TASK INPUT
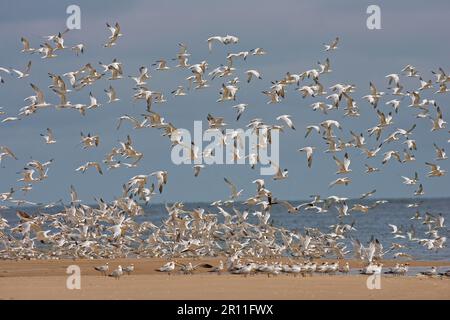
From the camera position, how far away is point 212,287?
34.6 metres

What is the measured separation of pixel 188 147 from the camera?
4778 cm

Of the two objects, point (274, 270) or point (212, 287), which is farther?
point (274, 270)

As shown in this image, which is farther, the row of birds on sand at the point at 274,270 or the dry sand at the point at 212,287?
the row of birds on sand at the point at 274,270

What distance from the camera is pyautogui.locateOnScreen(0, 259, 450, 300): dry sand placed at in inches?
1280

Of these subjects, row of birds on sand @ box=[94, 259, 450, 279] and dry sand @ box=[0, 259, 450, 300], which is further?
row of birds on sand @ box=[94, 259, 450, 279]

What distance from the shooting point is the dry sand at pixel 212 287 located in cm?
3250

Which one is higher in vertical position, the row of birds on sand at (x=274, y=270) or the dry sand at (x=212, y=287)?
the row of birds on sand at (x=274, y=270)

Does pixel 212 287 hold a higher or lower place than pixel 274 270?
lower

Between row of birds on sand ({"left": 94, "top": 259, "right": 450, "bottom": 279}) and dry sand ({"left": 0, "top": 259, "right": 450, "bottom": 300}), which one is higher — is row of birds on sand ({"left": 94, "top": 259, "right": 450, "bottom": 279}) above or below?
above
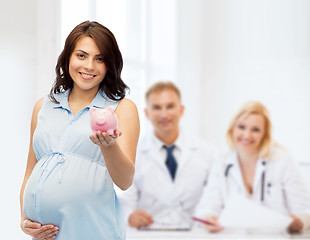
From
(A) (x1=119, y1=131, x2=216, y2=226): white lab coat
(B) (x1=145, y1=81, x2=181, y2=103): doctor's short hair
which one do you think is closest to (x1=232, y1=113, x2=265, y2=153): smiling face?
(A) (x1=119, y1=131, x2=216, y2=226): white lab coat

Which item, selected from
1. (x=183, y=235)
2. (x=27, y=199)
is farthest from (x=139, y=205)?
(x=27, y=199)

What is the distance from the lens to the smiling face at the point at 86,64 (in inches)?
59.0

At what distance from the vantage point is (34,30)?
2.91 m

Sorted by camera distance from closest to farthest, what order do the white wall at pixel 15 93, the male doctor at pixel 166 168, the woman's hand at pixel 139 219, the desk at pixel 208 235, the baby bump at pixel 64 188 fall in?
1. the baby bump at pixel 64 188
2. the white wall at pixel 15 93
3. the desk at pixel 208 235
4. the woman's hand at pixel 139 219
5. the male doctor at pixel 166 168

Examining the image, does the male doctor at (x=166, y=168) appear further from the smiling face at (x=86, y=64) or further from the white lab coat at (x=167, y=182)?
the smiling face at (x=86, y=64)

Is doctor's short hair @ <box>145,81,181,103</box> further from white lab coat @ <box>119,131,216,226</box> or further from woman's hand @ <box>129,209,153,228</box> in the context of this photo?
woman's hand @ <box>129,209,153,228</box>

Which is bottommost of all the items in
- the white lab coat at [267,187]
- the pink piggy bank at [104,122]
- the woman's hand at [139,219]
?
the woman's hand at [139,219]

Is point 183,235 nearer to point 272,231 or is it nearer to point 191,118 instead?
point 272,231

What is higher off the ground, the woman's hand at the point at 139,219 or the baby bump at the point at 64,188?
the baby bump at the point at 64,188

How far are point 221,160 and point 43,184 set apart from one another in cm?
265

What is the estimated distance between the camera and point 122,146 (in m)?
1.44

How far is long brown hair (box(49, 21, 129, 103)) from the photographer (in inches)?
59.4

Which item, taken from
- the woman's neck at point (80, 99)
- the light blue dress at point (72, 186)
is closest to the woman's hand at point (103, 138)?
the light blue dress at point (72, 186)

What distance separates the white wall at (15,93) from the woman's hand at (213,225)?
1.57 m
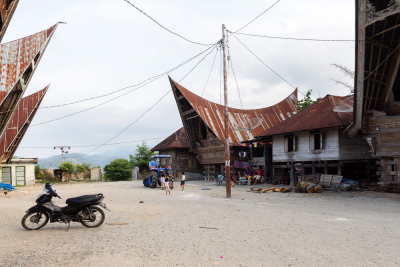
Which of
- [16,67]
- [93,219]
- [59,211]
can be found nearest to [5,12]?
[59,211]

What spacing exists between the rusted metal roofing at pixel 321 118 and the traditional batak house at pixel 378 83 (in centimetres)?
234

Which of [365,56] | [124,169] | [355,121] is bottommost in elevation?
[124,169]

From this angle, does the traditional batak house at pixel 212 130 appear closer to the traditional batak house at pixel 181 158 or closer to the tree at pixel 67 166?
the traditional batak house at pixel 181 158

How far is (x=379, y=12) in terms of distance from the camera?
544 inches


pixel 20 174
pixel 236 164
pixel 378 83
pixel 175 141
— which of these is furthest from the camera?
pixel 175 141

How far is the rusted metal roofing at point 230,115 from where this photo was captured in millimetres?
30375

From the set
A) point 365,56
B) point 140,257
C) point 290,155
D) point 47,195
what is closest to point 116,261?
point 140,257

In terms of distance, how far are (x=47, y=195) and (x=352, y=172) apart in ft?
75.4

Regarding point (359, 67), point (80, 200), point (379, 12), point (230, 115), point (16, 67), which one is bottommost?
point (80, 200)

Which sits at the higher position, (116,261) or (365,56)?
(365,56)

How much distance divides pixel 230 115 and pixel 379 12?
21.9 m

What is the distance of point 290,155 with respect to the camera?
963 inches

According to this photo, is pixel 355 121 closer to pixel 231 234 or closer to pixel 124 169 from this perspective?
pixel 231 234

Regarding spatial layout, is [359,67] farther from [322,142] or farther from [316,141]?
[316,141]
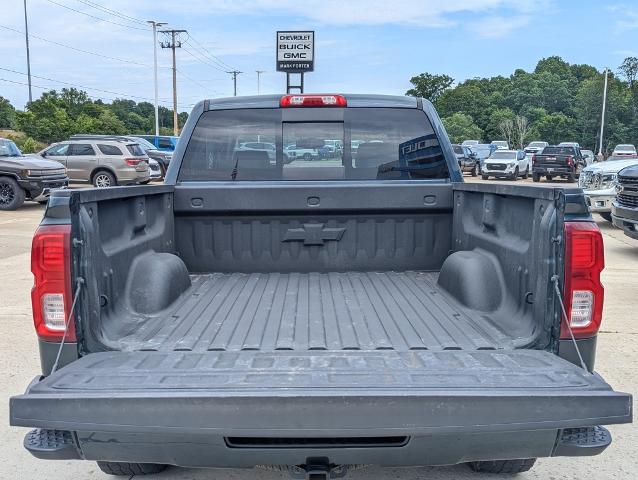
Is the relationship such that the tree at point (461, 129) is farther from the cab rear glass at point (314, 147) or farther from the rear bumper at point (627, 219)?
the cab rear glass at point (314, 147)

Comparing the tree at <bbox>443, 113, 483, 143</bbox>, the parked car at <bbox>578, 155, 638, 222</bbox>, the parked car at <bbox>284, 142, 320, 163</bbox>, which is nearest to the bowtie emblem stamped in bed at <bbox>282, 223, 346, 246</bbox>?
the parked car at <bbox>284, 142, 320, 163</bbox>

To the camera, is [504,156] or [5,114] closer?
[504,156]

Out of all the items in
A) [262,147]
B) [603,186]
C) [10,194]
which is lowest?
[10,194]

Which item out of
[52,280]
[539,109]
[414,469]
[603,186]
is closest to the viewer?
[52,280]

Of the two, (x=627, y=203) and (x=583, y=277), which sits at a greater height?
(x=583, y=277)

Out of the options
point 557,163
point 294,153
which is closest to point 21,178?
point 294,153

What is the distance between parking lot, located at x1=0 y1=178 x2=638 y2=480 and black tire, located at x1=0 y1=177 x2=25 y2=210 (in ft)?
22.4

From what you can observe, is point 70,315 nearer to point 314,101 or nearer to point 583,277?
point 583,277

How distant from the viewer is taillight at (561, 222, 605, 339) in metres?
2.58

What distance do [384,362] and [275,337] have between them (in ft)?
2.18

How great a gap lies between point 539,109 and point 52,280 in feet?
310

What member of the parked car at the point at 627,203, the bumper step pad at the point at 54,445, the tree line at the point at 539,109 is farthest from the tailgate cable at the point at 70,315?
the tree line at the point at 539,109

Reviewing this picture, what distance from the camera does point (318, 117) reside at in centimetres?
419

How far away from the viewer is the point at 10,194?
1664 cm
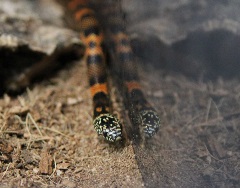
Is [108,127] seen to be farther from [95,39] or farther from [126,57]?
[95,39]

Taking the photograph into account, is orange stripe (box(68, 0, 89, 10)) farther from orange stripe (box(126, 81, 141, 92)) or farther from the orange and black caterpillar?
orange stripe (box(126, 81, 141, 92))

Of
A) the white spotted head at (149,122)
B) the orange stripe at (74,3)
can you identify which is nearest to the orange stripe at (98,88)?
the white spotted head at (149,122)

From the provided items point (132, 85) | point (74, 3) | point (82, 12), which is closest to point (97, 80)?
point (132, 85)

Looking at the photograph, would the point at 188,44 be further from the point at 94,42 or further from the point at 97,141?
the point at 97,141

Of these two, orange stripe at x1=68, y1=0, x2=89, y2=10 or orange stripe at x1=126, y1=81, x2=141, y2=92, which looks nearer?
orange stripe at x1=126, y1=81, x2=141, y2=92

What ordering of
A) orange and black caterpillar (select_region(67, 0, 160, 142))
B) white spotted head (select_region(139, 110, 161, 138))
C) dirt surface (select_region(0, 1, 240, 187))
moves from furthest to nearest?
1. orange and black caterpillar (select_region(67, 0, 160, 142))
2. white spotted head (select_region(139, 110, 161, 138))
3. dirt surface (select_region(0, 1, 240, 187))

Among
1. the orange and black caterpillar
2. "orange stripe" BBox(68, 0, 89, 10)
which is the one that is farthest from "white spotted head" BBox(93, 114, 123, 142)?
"orange stripe" BBox(68, 0, 89, 10)
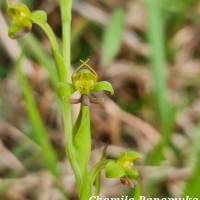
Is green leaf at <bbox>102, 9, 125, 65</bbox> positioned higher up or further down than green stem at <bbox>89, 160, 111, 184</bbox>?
higher up

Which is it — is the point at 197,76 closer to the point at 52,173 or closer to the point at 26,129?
the point at 26,129

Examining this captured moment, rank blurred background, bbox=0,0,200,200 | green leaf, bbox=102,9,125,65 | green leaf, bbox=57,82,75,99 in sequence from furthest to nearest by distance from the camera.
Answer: green leaf, bbox=102,9,125,65 < blurred background, bbox=0,0,200,200 < green leaf, bbox=57,82,75,99

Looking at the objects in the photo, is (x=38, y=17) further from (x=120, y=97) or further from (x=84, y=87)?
(x=120, y=97)

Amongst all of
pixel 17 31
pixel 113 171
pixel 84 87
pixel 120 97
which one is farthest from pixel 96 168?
pixel 120 97

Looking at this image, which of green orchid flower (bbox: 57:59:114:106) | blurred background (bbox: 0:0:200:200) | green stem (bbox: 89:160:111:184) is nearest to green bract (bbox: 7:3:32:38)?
green orchid flower (bbox: 57:59:114:106)

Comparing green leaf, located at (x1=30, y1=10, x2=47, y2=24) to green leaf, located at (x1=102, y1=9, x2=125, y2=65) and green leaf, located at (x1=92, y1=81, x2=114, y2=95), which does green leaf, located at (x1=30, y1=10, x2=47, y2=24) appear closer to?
green leaf, located at (x1=92, y1=81, x2=114, y2=95)

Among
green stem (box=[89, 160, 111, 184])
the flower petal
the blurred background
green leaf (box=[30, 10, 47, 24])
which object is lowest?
green stem (box=[89, 160, 111, 184])

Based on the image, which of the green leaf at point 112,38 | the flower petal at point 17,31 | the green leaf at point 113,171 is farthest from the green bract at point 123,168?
the green leaf at point 112,38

PROBLEM STATEMENT
Look above for the line containing "Looking at this"; copy from it through the last line, exactly, and nothing more.

RESPONSE
Looking at this image, which of green orchid flower (bbox: 57:59:114:106) | blurred background (bbox: 0:0:200:200) | green stem (bbox: 89:160:111:184) is nearest to green bract (bbox: 7:3:32:38)?
green orchid flower (bbox: 57:59:114:106)

Comparing green leaf, located at (x1=30, y1=10, x2=47, y2=24) to green leaf, located at (x1=102, y1=9, x2=125, y2=65) and green leaf, located at (x1=92, y1=81, x2=114, y2=95), which does green leaf, located at (x1=30, y1=10, x2=47, y2=24) appear closer to?
green leaf, located at (x1=92, y1=81, x2=114, y2=95)

Among
green stem (box=[89, 160, 111, 184])
the flower petal
the blurred background
green leaf (box=[30, 10, 47, 24])
which object is lowest?
green stem (box=[89, 160, 111, 184])

Based on the image, which of the green leaf at point 112,38 | the flower petal at point 17,31 | the green leaf at point 113,171 is farthest from the green bract at point 123,168?
the green leaf at point 112,38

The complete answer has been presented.